On proving the value of IT
Shenenberger: The idea of investing in IT for IT's sake has long since passed. Just keeping lights on is no longer a sound strategy as an IT business leader. You need to be at the table, providing business value and demonstrating the value of those investments on a daily, weekly, monthly, and quarterly basis. Like any other vertical within the organization.
Chou: That's critical. We have to be able to articulate the value all the time. For example, even something as simple as a network infrastructure project, you can't explain it as a technology project. You're going to improve the clinical efficiencies of a nurse or a physician. So you really have to reframe some of these technology projects and be able to show the benefit for the organization.
VanTuyl: I think the highest impact is when we can show customer value. Our patients getting statements on time and accurately, knowing when their appointment is going to be and being able to do their acceptance-and-sign forms on an iPhone, not having to shuffle around paper anymore, getting intake packages electronically. I mean, those transitions, it's like you can hear a sigh and a thank-you in the air. And that's when the business starts to realize this is really helping the customer. I believe that is the big step that needs to happen for technology to get out of the closet, so to speak. It's never a smooth ride, but I think there's definitely a network effect once you show value in one area. And at a certain point, especially newer generations, they come in expecting technology to work like their iPhone.
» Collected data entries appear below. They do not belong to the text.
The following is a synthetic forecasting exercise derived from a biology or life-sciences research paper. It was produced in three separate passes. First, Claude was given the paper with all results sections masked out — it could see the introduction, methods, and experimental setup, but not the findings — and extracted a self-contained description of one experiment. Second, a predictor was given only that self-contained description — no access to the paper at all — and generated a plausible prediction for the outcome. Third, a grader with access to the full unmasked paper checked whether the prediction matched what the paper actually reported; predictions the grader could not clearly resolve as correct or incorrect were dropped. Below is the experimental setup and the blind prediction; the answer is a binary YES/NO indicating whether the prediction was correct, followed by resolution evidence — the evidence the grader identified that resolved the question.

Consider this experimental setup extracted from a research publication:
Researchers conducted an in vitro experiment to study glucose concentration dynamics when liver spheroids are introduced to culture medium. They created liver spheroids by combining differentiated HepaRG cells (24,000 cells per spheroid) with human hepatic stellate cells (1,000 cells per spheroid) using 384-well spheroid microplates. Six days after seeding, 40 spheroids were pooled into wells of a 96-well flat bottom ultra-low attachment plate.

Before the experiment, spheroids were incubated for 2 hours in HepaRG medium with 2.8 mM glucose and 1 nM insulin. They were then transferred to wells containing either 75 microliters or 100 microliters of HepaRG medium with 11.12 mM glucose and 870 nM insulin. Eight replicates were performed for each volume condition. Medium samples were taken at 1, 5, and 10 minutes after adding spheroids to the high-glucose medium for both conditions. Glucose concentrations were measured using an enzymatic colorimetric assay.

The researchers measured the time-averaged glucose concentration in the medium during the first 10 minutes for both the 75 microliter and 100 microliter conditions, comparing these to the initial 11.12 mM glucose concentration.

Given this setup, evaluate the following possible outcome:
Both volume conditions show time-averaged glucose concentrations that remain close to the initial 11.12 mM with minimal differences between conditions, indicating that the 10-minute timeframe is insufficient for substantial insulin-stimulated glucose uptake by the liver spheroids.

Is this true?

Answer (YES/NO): NO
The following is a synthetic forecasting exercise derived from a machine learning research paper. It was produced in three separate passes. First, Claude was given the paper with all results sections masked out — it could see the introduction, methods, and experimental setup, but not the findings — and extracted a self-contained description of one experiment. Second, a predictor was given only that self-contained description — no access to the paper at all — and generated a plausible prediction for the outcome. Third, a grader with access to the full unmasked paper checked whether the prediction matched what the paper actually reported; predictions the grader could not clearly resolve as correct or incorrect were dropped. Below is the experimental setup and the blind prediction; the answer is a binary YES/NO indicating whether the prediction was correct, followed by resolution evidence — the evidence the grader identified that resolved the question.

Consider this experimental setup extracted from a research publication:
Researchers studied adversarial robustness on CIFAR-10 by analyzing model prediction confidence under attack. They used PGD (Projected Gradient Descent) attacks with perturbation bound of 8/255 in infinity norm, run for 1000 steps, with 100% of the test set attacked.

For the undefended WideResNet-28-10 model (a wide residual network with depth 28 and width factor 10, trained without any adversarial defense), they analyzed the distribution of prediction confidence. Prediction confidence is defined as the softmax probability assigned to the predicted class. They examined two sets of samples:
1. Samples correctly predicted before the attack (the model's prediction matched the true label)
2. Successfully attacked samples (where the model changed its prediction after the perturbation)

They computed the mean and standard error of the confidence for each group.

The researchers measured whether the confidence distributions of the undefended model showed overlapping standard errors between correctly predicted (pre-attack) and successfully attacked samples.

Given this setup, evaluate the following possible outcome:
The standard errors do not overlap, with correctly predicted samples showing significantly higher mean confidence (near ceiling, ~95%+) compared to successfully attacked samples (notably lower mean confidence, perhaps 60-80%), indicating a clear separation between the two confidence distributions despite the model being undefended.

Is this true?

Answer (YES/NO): NO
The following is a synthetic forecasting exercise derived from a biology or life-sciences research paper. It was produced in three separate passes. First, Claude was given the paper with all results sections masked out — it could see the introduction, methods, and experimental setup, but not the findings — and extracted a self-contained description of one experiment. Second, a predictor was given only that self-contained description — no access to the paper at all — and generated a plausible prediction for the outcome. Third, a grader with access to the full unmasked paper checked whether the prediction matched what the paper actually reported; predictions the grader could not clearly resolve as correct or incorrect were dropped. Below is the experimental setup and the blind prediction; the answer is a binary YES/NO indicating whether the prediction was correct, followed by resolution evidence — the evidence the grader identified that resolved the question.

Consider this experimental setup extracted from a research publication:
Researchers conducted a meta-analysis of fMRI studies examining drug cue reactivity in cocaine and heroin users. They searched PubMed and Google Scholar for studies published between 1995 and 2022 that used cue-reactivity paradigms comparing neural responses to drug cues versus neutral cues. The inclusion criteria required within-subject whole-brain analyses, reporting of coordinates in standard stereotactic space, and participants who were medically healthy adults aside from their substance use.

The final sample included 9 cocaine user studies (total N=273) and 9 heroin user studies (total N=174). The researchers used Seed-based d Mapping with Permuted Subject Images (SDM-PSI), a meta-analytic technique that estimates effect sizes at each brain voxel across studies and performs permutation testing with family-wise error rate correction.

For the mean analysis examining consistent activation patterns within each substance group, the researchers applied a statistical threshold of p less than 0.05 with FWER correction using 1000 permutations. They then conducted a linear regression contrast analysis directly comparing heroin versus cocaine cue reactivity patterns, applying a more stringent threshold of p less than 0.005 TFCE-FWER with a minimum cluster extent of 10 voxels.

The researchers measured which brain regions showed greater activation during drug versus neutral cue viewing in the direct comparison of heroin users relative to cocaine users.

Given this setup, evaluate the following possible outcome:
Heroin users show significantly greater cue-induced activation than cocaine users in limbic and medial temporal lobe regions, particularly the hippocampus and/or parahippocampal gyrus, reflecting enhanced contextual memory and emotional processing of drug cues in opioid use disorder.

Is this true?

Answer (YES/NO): NO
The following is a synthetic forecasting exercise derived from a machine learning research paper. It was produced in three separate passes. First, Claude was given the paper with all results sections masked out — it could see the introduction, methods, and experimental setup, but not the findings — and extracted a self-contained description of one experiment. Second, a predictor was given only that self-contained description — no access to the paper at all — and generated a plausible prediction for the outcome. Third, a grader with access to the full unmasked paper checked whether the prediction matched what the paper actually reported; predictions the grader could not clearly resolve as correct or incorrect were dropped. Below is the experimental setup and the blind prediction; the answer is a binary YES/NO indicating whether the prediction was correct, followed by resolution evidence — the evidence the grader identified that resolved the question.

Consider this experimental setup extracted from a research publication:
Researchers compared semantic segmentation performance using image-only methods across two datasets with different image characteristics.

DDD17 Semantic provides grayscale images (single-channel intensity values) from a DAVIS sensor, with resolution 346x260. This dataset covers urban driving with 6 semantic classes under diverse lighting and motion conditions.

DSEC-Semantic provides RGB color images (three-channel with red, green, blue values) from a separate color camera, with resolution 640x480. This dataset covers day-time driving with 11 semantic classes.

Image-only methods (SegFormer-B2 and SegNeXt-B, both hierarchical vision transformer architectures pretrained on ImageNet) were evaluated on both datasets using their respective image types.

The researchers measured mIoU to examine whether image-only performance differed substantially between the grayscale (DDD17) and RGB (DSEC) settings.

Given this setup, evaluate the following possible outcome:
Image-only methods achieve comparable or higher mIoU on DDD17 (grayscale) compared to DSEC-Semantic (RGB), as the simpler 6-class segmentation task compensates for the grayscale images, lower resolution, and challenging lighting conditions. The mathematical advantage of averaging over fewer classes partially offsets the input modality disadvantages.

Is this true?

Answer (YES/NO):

Chou: We have to always be selling. Educating. Simplifying the complicated initiatives. That's a really critical thing for a CIO to do. And someone can't do that just because they grew up in a technology world. Now the CIO has to be a business leader, has to understand the business model, the industry, whether it's healthcare or anything else. For example, if sales can't really explain the revenue cycle or the supply-chain operations of a hospital, then they don't understand the business model; therefore they can't deliver the right impact.
Shenenberger: The key is having the conversations at the executive level to understand the business goals so we can come up with the right key performance indicators for technology initiatives. And IT needs to move away from the mindset that says, “Well, I turned it on, I'm done – we're live, I can walk away." I think both sides have to modify their behavior. And ultimately that modification is, why are we doing the project? What are the project outcomes? What are the business goals? Why did the organization undertake the investment? How do we all focus aggressively on the business objectives and the business outcomes and measure the success of the project based on those?
VanTuyl: We need to be making that connection between the ability of technology to create value at the highest-level business models. It shouldn't just be seen as something that lets us do things more efficiently. We can amplify and accelerate better outcomes and higher efficiencies by creating an innovative culture and the use of technology. It's a very different mindset.